-- BEGIN Entries provided --

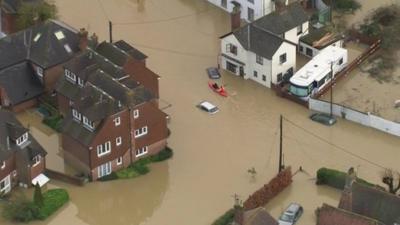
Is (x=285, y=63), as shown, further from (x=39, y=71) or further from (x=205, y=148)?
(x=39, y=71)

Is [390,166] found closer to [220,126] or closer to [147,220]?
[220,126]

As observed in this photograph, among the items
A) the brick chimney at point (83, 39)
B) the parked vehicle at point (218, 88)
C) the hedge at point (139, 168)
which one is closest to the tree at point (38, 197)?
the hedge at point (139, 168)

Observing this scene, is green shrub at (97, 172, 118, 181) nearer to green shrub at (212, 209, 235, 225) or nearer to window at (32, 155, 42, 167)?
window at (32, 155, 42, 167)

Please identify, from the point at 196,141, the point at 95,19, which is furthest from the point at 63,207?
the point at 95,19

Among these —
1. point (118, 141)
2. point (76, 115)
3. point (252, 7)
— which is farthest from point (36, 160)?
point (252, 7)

-- END Entries provided --
-- BEGIN Entries provided --

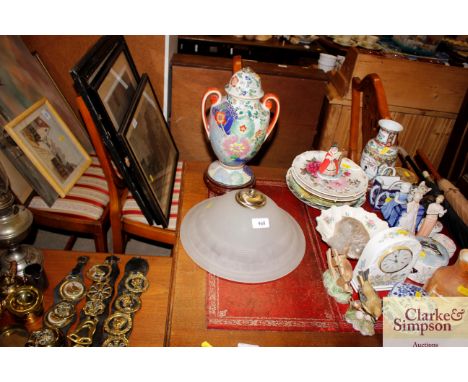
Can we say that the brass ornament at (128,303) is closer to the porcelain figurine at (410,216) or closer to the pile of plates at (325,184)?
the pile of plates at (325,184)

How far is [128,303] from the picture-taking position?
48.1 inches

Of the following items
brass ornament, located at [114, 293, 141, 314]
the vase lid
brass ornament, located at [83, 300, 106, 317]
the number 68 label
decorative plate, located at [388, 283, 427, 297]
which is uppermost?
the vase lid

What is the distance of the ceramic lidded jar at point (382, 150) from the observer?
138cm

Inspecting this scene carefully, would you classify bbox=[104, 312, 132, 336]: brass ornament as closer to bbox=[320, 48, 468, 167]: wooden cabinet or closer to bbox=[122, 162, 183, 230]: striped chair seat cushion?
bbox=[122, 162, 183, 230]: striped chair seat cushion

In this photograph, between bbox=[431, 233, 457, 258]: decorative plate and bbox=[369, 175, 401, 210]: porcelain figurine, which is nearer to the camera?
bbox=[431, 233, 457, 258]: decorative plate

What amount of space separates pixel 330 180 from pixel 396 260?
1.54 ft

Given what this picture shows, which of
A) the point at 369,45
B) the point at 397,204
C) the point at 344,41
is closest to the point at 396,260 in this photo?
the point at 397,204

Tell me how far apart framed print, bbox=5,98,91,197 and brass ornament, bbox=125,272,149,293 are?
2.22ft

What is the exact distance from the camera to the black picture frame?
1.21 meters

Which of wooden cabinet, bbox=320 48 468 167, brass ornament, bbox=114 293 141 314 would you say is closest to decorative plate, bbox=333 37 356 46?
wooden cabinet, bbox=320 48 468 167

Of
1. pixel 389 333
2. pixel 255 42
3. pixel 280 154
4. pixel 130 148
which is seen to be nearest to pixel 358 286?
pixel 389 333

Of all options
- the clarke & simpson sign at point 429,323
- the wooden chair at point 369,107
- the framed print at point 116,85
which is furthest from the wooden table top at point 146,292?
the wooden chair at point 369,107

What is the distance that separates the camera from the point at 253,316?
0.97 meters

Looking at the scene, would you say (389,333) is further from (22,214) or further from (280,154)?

-- END Entries provided --

Your task — Collect each line of the data above that contains the string "distance". Treat uppercase and lowercase letters as distinct.

Answer in full —
What is the distance of the ceramic lidded jar at point (382, 150) from the observer?
What is the exact distance from the camera to the black picture frame?
What is the distance that separates the camera from the point at 253,316?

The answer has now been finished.